Conrad Zygmont
2012-Aug-20 14:19 UTC
[R] Combining imputed datasets for analysis using Factor Analysis
Dear R users and developers,
I have a dataset containing 34 variables measured in a survey, which has
some missing items. I would like to conduct a factor analysis of this
data. I tested mi, Amelia, and MissForest as alternative packages in
order to impute the missing data. I now have 5 separate datasets with
the variables I am interested in factor analysing. In my reading of the
package help files, various articles and books I have come across a
number of suggestions for combining analyses (mostly regression or other
linear models) using Rubin's (1987) rules.
However, I am not sure how I should proceed in the case of factor
analysis. Should I calculate the covariance matrix or correlation matrix
for my dataset, combine these estimates and then perform a factor
analysis. Or should I conduct a FA of each complete imputed dataset and
then combine the results (say eigenvalues or fit statistics)? Could
anyone guide me to literature (if possible, not overly technical) that
would guide me in this regard?
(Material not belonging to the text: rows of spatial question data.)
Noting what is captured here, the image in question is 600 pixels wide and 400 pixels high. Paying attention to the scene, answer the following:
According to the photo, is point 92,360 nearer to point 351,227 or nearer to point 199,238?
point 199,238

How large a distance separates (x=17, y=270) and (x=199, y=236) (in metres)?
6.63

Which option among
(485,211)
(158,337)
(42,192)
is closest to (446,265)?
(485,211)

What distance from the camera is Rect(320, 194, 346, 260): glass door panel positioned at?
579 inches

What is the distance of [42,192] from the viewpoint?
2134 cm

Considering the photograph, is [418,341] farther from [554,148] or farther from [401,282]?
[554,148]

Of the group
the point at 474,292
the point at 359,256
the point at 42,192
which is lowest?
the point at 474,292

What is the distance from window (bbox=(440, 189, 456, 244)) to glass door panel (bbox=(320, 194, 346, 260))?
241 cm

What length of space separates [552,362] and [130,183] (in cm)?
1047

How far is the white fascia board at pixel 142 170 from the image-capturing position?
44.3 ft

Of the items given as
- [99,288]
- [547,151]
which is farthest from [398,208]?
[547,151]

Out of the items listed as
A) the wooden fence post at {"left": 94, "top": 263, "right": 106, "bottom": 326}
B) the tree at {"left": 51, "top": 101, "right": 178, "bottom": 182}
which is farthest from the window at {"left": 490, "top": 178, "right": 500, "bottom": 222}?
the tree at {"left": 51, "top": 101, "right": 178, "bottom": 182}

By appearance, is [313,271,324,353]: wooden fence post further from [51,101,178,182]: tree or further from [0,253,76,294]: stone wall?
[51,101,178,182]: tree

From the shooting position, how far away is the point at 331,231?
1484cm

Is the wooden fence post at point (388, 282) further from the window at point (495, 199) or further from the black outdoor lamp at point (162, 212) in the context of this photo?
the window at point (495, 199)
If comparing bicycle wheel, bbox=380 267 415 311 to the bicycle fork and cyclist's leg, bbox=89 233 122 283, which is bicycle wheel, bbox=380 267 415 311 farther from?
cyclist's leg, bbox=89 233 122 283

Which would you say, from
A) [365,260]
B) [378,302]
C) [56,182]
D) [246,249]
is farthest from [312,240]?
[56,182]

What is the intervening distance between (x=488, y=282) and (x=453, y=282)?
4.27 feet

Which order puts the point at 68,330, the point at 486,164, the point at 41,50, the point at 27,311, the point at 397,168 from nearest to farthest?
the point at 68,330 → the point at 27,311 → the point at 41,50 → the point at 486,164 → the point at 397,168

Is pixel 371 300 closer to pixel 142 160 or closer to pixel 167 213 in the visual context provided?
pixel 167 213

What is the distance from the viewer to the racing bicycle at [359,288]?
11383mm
Or provide an example of a script that
would help me achieve this?
Your assistance and time is much appreciated.
Kind Regards,
Conrad Zygmont
Psychology Department
Helderberg College
South Africa
Additional info:
R version 2.15.1 (2012-06-22) -- "Roasted Marshmallows"
Running on Linux version 3.3.8-gentoo (root at PsychStat) (gcc version
4.5.3 (Gentoo 4.5.3-r2 p1.5, pie-0.4.7) )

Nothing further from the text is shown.